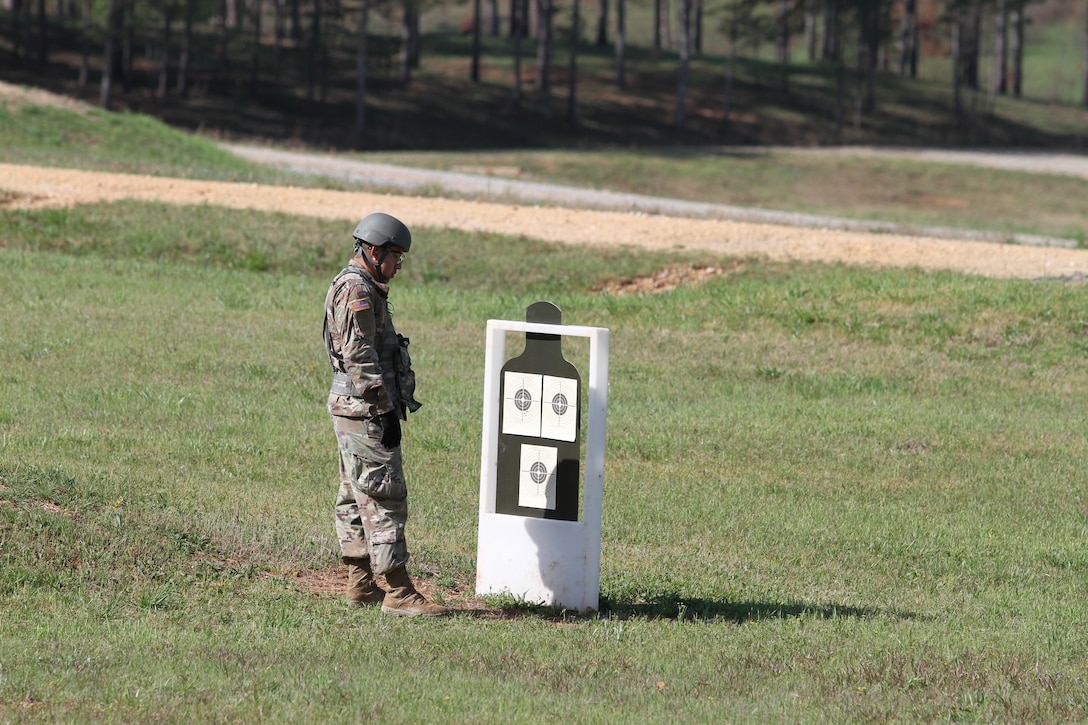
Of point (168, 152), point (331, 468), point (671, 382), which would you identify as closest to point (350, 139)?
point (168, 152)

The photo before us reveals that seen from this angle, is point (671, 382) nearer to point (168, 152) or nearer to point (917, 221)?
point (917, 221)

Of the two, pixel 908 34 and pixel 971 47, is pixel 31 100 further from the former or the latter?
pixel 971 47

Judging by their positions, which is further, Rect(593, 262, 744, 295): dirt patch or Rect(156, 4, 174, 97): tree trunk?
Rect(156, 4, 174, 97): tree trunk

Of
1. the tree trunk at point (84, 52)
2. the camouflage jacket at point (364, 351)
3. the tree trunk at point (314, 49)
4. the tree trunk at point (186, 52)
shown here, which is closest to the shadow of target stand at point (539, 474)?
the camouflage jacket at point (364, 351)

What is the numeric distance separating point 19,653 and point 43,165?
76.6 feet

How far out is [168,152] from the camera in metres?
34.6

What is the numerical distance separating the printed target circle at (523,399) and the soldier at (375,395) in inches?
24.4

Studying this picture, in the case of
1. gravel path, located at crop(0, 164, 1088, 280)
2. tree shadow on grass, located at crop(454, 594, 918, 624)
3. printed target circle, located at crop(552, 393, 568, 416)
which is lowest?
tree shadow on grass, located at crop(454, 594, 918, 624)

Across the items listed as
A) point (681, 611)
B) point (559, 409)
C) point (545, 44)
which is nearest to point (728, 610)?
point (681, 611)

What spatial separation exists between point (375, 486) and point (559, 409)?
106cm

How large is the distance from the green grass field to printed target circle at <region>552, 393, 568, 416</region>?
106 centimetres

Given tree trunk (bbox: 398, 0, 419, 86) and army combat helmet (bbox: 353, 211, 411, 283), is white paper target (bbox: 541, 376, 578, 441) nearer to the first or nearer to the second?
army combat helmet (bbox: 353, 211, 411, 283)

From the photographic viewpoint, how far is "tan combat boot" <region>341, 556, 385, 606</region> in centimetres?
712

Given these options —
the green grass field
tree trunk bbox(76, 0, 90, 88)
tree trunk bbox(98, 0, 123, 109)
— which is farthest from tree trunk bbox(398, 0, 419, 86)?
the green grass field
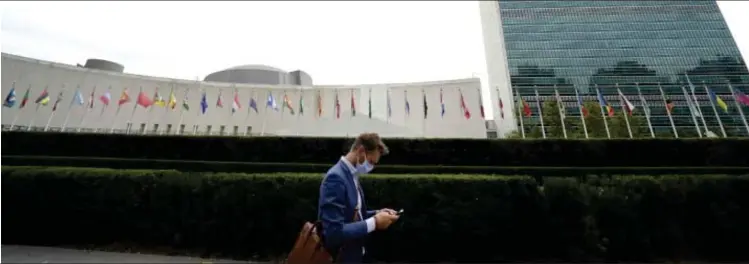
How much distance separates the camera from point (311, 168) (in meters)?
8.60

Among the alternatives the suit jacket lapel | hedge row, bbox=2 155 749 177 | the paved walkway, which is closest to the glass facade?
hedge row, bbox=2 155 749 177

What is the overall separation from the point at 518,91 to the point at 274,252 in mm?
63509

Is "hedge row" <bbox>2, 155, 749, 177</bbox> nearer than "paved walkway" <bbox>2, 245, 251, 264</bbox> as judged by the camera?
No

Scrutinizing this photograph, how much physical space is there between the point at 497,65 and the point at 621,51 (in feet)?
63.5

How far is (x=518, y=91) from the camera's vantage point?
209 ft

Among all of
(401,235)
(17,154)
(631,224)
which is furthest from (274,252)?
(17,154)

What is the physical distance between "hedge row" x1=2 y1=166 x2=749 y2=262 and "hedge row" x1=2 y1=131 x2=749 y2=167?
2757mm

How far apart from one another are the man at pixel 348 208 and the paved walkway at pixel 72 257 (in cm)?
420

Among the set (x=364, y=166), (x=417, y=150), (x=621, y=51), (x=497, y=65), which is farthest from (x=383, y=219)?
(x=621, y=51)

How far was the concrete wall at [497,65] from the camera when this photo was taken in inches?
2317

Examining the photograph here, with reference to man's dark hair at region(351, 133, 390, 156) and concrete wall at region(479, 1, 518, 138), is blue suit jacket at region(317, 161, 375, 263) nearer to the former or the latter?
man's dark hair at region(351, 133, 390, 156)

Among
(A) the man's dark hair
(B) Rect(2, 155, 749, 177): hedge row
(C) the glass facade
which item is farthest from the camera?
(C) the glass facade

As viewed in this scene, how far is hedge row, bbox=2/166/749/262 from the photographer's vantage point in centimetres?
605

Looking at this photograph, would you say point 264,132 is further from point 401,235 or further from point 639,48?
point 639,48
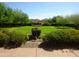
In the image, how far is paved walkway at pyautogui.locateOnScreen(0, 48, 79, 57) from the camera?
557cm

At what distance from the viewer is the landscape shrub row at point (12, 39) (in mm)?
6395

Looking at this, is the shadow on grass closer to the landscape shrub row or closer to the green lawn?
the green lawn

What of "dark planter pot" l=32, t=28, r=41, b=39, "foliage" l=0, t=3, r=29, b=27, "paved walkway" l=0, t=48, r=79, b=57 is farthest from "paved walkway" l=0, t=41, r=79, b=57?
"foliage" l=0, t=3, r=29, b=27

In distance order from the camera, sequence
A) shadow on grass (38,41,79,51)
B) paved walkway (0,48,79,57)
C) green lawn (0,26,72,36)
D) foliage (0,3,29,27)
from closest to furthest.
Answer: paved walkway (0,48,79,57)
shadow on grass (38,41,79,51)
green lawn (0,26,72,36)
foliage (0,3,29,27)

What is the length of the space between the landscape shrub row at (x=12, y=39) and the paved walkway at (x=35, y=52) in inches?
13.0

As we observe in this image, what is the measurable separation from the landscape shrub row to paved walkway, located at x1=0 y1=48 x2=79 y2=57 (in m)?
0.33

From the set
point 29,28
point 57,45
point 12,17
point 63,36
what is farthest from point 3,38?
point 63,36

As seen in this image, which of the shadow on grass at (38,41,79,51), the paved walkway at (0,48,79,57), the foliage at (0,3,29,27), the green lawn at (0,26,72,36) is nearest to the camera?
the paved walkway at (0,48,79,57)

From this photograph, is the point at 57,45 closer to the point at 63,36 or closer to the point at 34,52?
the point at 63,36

==

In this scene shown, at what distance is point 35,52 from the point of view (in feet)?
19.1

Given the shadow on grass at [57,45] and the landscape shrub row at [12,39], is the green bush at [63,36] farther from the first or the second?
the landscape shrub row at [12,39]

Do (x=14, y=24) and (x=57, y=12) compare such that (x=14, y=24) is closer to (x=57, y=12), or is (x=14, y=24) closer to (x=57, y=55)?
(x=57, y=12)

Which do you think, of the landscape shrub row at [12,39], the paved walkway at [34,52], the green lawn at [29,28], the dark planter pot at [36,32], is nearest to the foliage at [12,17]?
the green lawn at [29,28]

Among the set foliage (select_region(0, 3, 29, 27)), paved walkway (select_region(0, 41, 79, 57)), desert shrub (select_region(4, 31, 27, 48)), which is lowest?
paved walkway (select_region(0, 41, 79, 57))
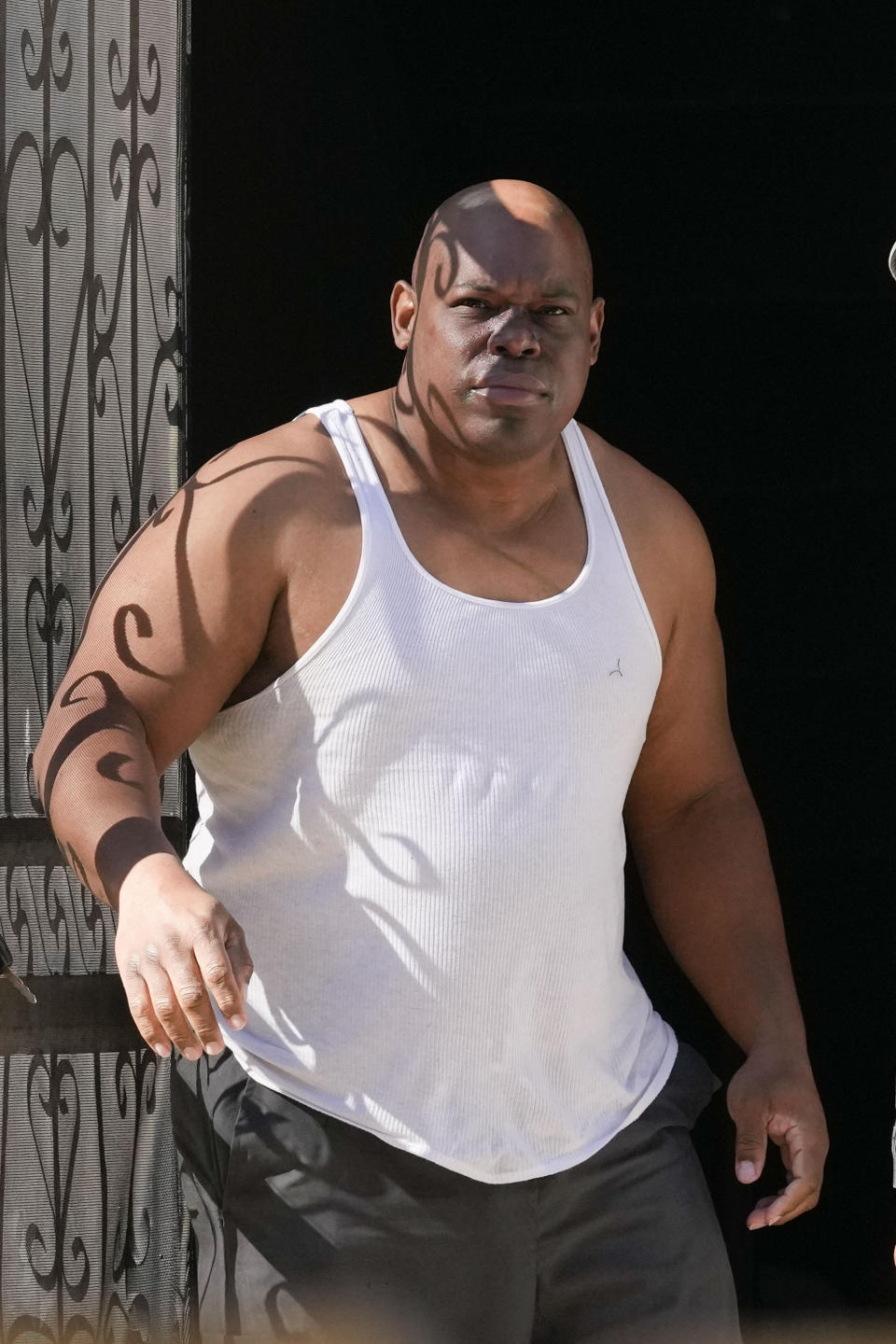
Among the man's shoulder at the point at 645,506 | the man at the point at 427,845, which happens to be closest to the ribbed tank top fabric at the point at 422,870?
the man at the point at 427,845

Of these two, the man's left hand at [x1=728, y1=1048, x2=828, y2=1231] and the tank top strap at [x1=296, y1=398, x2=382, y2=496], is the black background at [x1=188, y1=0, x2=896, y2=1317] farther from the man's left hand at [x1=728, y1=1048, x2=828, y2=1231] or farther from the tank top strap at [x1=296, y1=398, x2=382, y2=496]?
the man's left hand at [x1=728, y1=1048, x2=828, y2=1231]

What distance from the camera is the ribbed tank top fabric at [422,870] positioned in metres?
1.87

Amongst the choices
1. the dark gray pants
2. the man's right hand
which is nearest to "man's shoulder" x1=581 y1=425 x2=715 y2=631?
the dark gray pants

- **WHAT NEEDS TO BE DONE**: Find every line in the records above that contains the string "grass" and copy each such line. The match is case-sensitive.

- **TASK SOLUTION**:
2. tree shadow on grass, located at crop(454, 594, 918, 624)
tree shadow on grass, located at crop(454, 594, 918, 624)
How large is the distance from the green grass field to printed target circle at <region>552, 393, 568, 416</region>?
the green grass field
the green grass field
Looking at this, is the shadow on grass closer to the landscape shrub row or closer to the green lawn?
A) shadow on grass (38,41,79,51)
shadow on grass (38,41,79,51)
As seen in this image, which of the shadow on grass at (38,41,79,51), the paved walkway at (0,48,79,57), the foliage at (0,3,29,27), the green lawn at (0,26,72,36) is nearest to the camera?
Given the shadow on grass at [57,45] and the landscape shrub row at [12,39], is the green bush at [63,36] farther from the first or the second?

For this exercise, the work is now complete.